After spending hours taking standardized tests, students often have to wait months to receive score results. What inevitably takes the longest to grade are the essays. Pearson education company estimates that human graders, working at their fastest, may be able to grade about 30 writing samples an hour. New grading software, capable of scoring 16,000 essays in 20 seconds, may just be the answer to this problem.
Mark Shermis, dean of the College of Education at the University of Akron, conducted a study to test the accuracy of robo-graders. He collected over 16,000 middle and high school test essays from six states that had already been graded by humans and then used automated systems to score those same essays. According to a university news release, the results showed “virtually identical levels of accuracy, with the software in some cases proving to be more reliable.”
However, an article in the NY Times by Michael Winerip disproves the results of the study.
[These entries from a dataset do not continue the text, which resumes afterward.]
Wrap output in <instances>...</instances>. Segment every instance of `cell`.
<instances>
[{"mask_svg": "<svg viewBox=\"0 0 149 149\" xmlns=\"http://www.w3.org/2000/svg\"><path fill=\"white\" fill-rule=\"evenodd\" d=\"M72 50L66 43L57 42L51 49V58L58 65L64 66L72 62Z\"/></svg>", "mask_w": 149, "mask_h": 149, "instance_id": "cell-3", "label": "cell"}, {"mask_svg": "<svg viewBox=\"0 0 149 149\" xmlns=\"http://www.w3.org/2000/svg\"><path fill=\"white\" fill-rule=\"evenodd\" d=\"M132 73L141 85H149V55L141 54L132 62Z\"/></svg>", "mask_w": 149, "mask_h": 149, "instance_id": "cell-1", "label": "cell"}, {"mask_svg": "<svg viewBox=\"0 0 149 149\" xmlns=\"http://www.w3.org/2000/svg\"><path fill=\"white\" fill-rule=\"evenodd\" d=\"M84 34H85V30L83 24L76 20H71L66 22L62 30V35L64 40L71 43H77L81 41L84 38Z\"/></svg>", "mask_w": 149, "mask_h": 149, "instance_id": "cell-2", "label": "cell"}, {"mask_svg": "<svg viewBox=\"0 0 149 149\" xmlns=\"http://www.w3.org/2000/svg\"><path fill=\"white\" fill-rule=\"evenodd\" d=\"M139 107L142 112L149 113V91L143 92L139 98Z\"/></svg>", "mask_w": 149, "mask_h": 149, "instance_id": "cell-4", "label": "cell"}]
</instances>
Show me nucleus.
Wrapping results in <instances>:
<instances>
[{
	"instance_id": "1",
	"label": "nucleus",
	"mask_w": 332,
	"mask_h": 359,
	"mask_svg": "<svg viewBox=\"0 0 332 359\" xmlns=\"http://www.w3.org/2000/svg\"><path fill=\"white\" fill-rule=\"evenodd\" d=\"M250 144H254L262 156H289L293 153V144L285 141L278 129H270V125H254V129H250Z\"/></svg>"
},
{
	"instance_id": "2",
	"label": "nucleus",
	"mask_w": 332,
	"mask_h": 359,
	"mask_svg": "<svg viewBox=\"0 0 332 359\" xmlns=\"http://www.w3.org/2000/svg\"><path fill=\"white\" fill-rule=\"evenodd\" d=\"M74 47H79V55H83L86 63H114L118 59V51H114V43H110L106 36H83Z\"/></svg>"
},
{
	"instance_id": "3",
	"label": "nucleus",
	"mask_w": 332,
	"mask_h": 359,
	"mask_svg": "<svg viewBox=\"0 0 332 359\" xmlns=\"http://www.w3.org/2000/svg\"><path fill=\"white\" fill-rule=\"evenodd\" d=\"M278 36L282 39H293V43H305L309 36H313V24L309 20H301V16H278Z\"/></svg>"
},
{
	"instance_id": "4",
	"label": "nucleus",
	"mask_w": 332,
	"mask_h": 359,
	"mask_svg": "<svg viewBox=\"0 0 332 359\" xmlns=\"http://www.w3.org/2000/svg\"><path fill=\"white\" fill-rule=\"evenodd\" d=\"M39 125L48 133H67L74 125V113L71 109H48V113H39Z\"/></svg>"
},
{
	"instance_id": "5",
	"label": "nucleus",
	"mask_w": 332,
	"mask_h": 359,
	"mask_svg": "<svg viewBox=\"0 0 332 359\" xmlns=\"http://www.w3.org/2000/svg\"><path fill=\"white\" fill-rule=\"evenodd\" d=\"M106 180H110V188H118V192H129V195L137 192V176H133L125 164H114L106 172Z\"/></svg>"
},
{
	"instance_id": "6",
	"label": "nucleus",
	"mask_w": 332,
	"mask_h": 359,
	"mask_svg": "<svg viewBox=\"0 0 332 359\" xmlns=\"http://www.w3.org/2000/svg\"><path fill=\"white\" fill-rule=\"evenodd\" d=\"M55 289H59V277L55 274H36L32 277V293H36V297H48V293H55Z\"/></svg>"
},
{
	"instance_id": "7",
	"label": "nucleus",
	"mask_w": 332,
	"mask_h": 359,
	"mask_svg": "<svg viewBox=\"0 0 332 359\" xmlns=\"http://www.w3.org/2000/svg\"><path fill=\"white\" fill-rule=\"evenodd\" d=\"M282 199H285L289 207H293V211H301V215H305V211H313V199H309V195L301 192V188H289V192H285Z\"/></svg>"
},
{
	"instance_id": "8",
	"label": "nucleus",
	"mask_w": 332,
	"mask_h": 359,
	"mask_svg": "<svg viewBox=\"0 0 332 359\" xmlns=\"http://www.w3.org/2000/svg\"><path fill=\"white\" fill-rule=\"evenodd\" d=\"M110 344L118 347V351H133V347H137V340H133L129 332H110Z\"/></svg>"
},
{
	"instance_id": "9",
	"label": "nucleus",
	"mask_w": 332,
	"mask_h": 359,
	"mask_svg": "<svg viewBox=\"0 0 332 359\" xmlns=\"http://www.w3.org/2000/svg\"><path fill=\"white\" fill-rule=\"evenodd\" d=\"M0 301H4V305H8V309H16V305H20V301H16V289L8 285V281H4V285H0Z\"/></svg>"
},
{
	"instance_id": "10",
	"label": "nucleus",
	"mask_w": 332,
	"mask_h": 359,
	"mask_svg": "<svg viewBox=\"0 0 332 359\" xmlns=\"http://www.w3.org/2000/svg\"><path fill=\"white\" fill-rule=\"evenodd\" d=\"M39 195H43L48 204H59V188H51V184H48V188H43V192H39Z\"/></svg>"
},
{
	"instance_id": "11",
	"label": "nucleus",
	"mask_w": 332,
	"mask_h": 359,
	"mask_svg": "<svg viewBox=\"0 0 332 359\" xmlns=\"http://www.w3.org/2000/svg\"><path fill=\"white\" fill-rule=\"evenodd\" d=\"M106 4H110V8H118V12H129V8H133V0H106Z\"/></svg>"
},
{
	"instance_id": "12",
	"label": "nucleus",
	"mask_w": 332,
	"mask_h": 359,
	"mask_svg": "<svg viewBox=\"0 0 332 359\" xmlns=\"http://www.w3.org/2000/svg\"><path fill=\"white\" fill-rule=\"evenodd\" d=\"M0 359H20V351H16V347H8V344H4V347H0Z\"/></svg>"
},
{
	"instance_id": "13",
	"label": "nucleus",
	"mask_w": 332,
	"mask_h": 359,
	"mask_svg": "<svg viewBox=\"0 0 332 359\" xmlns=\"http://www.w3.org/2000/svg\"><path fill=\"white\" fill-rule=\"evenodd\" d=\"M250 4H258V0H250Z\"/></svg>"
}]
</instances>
Les Perelman, a director of writing at MIT taught himself to think like e-Rater, which allowed him to find many ways to manipulate the system. Perelman said that “the automated reader can be easily gamed, is vulnerable to test prep, sets a very limited and rigid standard for what good writing is, and will pressure teachers to dumb down writing instruction.” Perelman wrote several essays to test the system, two of which were in response to a question asking the essay writer to discuss why college costs are so high. Since the e-Rater cannot check facts and prefers longer essays with big words, Perelman wrote a 716-word essay filled with random sentences and accusations against greedy teaching assistants, receiving a top score of 6. However, a shorter well-argued essay only received a 5. You can read his top-scoring essay here.
What do you think? Will robo-graders ever have the same appreciation for and understanding of human language and writing that human graders do? Or are they simply tools that supplement human grading?